The learning process consists of adding the novel data to the robot's base of knowledge; that is, the normal data set. With the new data, the model of normality is recalculated and expanded. Therefore, a new score is added to the set of normal scores, so its mean μ and standard deviation σ are recalculated.

5.5 Description of the Used Novelty Detection Methods

In sections 5.1 and 5.2 we refer to the models M_I (θ).and M_N (θ). The models highly depend on the novelty detection algorithm being used. In this section we describe the different ND algorithms that can generate models such those described in these sections.

Novelty detection techniques can be classified in the following categories [3]: (i) probabilistic, (ii) distance-based, (iii) reconstruction-based, (iv) domain-based, and (v) information-theoretic techniques. Each category has a series of advantages and disadvantages, and different computational costs. Since there is no single universal method for novelty detection [7], the choice of the appropriate algorithm depends on the task. In section 6, four algorithms have been chosen to test their novelty detection performance for the pose recognition problem addressed.

5.5.1 Probabilistic-based Novelty Detection Methods

These techniques use probabilistic methods that often involve a density estimation of the normal class. An entry in a low density area indicates that there is probability of it being a normal object [3].

The method used in this category is Gaussian Mixture Model, a GMM. A GMM is a probabilistic model that assumes all the data points are generated from a mixture of a finite number of Gaussian distributions with unknown parameters [9].

This paper used the implementation of GMM provided by Scikit-Learn Library [9]. It does not provide directly a normal or abnormal method, but it does provide a built-in function called score.
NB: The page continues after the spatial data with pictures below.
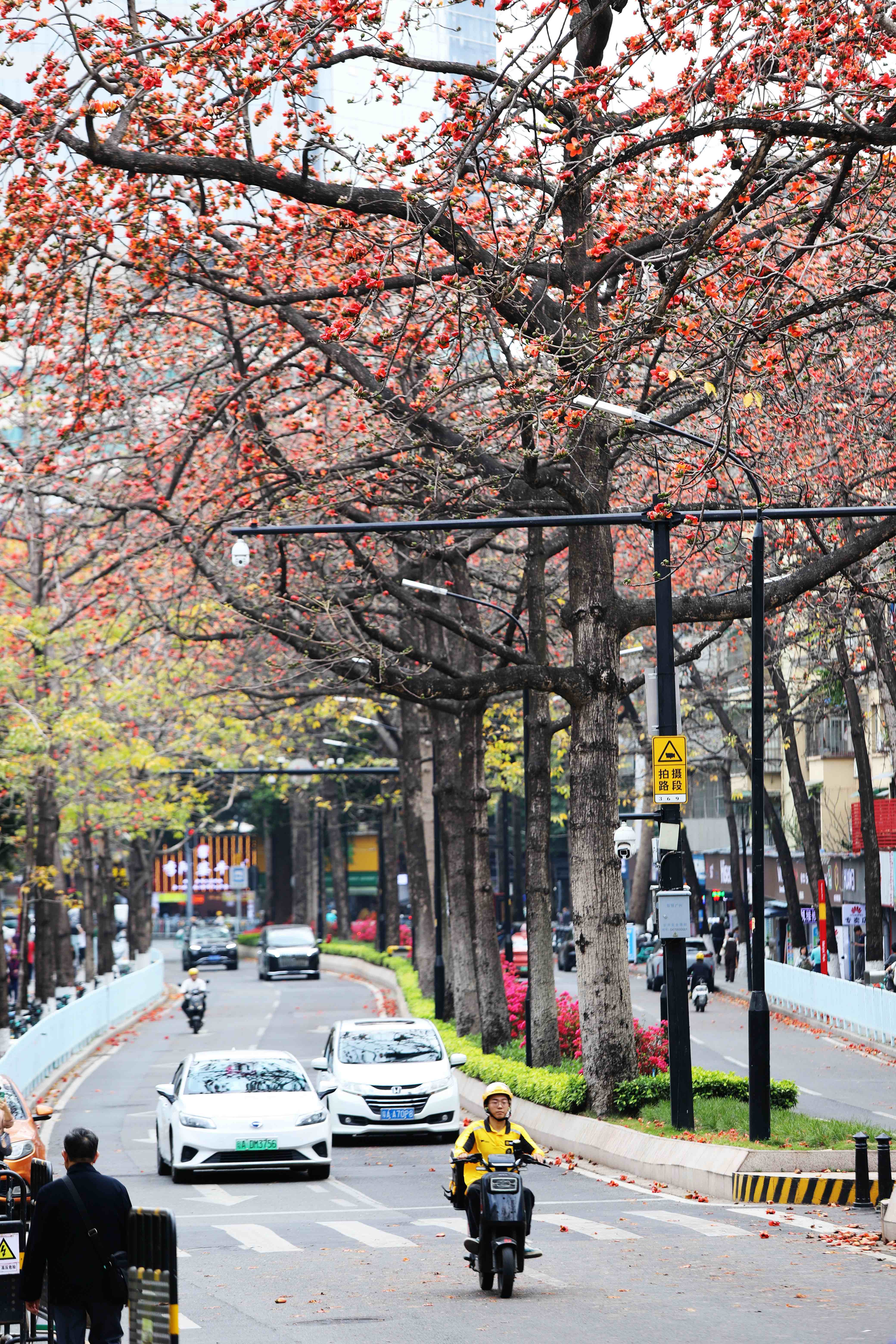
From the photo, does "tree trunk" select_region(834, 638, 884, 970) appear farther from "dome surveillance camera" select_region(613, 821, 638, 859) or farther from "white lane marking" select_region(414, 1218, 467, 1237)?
"white lane marking" select_region(414, 1218, 467, 1237)

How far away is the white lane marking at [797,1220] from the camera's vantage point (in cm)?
1538

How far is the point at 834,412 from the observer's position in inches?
904

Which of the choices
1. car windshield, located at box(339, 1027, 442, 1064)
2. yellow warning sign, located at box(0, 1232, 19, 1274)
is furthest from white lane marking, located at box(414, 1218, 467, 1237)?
car windshield, located at box(339, 1027, 442, 1064)

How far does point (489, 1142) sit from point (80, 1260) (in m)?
5.37

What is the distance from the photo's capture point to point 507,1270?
12398 millimetres

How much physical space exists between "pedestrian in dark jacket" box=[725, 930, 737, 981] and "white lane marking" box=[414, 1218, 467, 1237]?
124 ft

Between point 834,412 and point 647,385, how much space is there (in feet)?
10.3

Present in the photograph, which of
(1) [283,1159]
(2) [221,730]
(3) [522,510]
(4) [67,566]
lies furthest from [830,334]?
(2) [221,730]

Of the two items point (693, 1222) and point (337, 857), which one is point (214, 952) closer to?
point (337, 857)

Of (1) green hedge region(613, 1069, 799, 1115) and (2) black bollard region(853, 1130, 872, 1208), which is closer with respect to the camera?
(2) black bollard region(853, 1130, 872, 1208)

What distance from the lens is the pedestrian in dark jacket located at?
54344mm

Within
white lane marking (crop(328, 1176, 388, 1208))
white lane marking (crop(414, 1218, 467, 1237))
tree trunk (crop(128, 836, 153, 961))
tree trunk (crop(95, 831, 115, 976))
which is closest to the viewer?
white lane marking (crop(414, 1218, 467, 1237))

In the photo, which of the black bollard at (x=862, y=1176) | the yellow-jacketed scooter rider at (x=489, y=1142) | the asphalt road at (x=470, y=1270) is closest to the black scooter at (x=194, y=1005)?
the asphalt road at (x=470, y=1270)

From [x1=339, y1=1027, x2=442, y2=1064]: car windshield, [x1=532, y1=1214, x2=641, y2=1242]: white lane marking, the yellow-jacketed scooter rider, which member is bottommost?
[x1=532, y1=1214, x2=641, y2=1242]: white lane marking
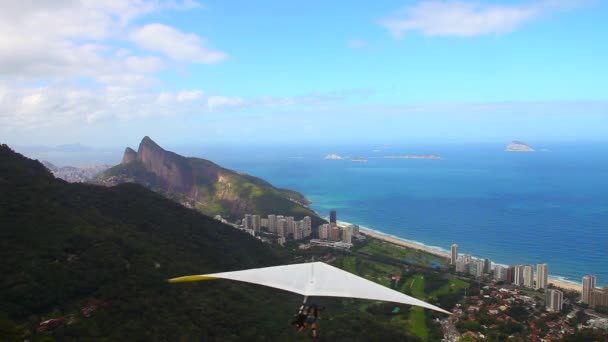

The score represents the log probability of a sample under the model.

5.5.2 Distance-based Novelty Detection Methods

This category includes the concepts of nearest-neighbour and clustering analysis that have also been used in classification problems. It assumes that normal data are tightly clustered, while novel data occur far from their nearest neighbours [3].

This paper tested one method from this category, K-Means. The K-means algorithm clusters data by trying to separate samples in n groups of equal variance, minimizing a criterion known as the ‘inertia’ of the groups. This algorithm requires the number of clusters to be specified, in this case, as we are interested in a one-class classification, the number of clusters will be 1. The K-means algorithm aims to choose centroids C that minimize the within cluster sum of squares objective function with a dataset X with n samples [9].

The K-means method was also implemented in the Scikit-Learn Library [9]. It does not provide a normal or abnormal label either. The score function in this case represents the opposite of the value of X on the K-means objective [9].

5.5.3 Domain-based Novelty Detection Methods

Algorithms in this category use domain-based methods to characterize the data for the model of normality. These methods typically try to describe a domain containing normal data by defining a boundary around the normal class such that it follows the distribution of the data [3].

Methods used from this category are specifically categorized as ‘outlier detection methods’, and directly provide a label categorizing test data as normal or abnormal.

One of the algorithms chosen was One-Class SVM, from the Scikit-Learn Library[9]. The One-Class SVM has been introduced to decide whether a new observation belongs to the same distribution as existing observations (is an inlier), or should be considered as different (is an outlier). It requires the choice of a kernel and a scalar parameter to define a frontier. The RBF kernel is usually chosen, although there exists no exact formula or algorithm to set its bandwidth parameter. This is the default in the Scikit-learn implementation. The v parameter, also known as the margin of the One-Class SVM, corresponds to the probability of finding a new, but regular, observation outside the frontier [9].

The other algorithm used is Least Squares Anomaly Detection. This is a flexible, fast, probabilistic method for calculating outlier scores on test data, given training examples of inliers. The model is controlled by two parameters: σ (a kernel length scale, controlling how ‘smooth’ the result should be) and ρ (a regularization parameter, which controls the sensitivity to outliers) [10].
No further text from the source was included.